From: Richard Hunter <turtlehill@xxxxxxxxxxxxx>
is THE HARMONICA legitimate for everything? only in the right hands, but the moldy figs will not stop trying to deter those that would strive to innovate and change convention."Chris Michalek" wrote: "This has nothing to do with the legitimacy of overblowing. It is and forever will be a legitimate technique."
Sure. The question is, is it a legitimate technique for everything?
Chris: "I'm no longer willing to participate because the event has lost it's
original intention which was to help tom albonese learn the tune.
It's very playable in a number of positions..."

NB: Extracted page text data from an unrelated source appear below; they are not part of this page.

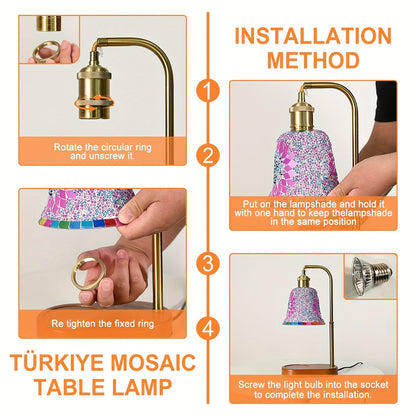 INSTALLATION METHOD

1

Rotate the circular ring and unscrew it.

2

Put on the lampshade and hold it with one hand to keep thelampshade in the same position

3

Re tighten the fixed ring

4

Screw the light bulb into the socket to complete the installation.

TÜRKIYE MOSAIC TABLE LAMP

Well, maybe. Hitting the pitches is not the only issue with "A Night in Tunisia." The piece includes a lot of wide interval jumps that must be executed at high speed. The problems begin with the first 5 notes of the piece:
A Bb Db F C
The A is a lead-in to a fast roll through the the Bb-Db-F minor arpeggio, followed immediately by a jump of a 5th to the C. Never mind overblowing; that passage is almost impossible to play with the right articulation without tongue-switching, i.e. playing out of both sides of the mouth. I'd be amazed if someone could do that and overblow at the same time.
An example of the same difficulty -- and the murderous problems it poses for diatonic -- can be heard on Sandy Weltman's recording of Chick Corea's "Spain." "Spain" twists and turns at high velocities, and Weltman just barely gets through it, with lots of notes that are clearly out-of-tune and muffled in articulation. Weltman is a great player, and there are parts of his albums that blow my mind, but in this case the technique and the piece are poorly matched.